◆ TEXTO DADO
DIOS HUMANADO – HOMBRE DIVINIZADO
NAVIDAD ES OTRA COSA
Felicidades y enhorabuena porque, sin duda, os esforzáis por vivir una navidad diferente a la social, bullanguera y folclórica. Porque la Navidad es mucho más que todo ese ambiente superficial y manipulado que se respira estos días en nuestras calles, una fiesta mucho más honda y gozosa que todos los artículos de nuestra sociedad de consumo. Los creyentes tenemos que recuperar el corazón de esta fiesta y descubrir detrás de tanta superficialidad y aturdimiento el misterio que da origen a nuestra alegría. Mi congratulación porque procuráis vivir una Navidad que es fuente de alegría profunda y no sólo un paréntesis en la tristeza o el aburrimiento cotidiano, una Navidad que da sentido a la vida personal y a la historia.

◆ ENTRADAS DE DATOS

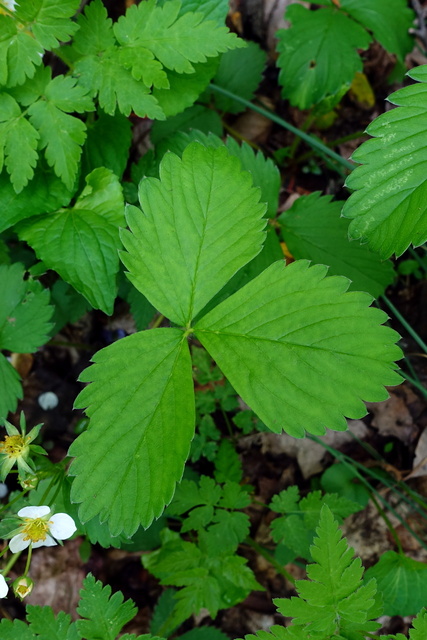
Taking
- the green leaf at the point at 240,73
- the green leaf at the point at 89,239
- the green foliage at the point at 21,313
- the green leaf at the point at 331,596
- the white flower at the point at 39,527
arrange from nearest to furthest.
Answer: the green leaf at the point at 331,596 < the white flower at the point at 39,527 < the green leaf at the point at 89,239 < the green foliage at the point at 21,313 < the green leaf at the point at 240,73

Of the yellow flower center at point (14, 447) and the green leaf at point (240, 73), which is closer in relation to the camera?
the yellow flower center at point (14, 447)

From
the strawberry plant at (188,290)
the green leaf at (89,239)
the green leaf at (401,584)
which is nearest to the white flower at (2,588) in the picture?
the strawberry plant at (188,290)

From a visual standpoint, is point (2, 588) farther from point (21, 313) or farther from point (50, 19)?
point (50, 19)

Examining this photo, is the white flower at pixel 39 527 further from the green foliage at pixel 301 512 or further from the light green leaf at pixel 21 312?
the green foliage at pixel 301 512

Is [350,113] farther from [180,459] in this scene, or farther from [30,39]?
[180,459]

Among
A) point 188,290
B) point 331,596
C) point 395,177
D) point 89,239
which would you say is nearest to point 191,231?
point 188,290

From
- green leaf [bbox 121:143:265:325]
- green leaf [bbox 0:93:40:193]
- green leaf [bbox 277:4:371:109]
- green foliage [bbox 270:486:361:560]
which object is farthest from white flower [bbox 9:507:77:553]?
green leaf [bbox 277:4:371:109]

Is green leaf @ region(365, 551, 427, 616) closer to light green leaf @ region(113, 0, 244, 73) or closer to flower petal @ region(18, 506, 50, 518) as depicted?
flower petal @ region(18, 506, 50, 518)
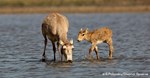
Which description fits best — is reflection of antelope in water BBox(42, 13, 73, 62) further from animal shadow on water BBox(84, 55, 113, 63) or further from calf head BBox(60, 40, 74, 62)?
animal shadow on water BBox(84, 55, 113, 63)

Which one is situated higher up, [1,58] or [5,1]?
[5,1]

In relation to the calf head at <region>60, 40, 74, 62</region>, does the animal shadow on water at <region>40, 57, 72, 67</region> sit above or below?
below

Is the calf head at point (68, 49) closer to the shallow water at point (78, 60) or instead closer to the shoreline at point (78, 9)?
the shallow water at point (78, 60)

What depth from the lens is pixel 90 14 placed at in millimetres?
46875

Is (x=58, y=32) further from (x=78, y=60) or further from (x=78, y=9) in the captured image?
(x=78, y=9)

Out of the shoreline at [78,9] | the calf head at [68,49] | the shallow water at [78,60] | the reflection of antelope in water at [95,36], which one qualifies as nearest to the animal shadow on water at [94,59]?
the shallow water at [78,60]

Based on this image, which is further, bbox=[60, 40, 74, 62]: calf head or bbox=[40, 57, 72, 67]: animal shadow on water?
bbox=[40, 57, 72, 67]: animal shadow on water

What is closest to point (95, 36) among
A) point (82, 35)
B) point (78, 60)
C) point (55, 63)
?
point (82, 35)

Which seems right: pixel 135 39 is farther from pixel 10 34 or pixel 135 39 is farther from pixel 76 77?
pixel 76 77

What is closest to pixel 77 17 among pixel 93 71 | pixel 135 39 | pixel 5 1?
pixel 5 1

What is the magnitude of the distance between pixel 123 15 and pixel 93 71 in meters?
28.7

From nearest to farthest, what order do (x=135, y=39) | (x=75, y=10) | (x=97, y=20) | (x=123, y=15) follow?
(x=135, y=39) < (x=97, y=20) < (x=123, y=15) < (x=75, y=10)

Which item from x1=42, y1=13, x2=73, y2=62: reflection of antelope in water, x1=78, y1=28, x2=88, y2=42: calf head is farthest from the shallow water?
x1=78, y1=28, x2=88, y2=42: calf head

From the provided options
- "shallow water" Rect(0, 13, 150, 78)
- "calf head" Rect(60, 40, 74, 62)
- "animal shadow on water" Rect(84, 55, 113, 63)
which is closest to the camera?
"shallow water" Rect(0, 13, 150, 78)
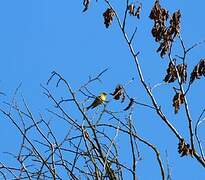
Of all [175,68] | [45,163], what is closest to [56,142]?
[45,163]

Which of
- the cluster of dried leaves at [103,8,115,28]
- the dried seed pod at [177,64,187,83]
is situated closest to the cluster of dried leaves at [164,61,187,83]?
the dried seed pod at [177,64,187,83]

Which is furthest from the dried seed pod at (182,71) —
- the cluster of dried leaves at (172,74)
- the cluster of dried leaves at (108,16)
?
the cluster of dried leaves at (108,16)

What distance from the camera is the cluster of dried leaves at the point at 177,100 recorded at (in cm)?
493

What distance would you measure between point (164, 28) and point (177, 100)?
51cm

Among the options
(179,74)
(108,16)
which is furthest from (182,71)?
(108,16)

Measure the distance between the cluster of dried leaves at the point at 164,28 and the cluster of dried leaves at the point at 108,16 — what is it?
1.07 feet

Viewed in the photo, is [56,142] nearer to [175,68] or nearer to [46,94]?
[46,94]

◆ ENUNCIADO
Responde con datos del texto sobre la Navidad:
1. ¿Con qué tres adjetivos se describe la navidad de la que se distingue la que se procura vivir?
2. ¿Qué tienen que recuperar los creyentes?
3. ¿A qué da sentido la Navidad, según la última frase?

◆ RESPUESTA DEL EJERCICIO
1. Social, bullanguera y folclórica.
2. El corazón de esta fiesta.
3. A la vida personal y a la historia.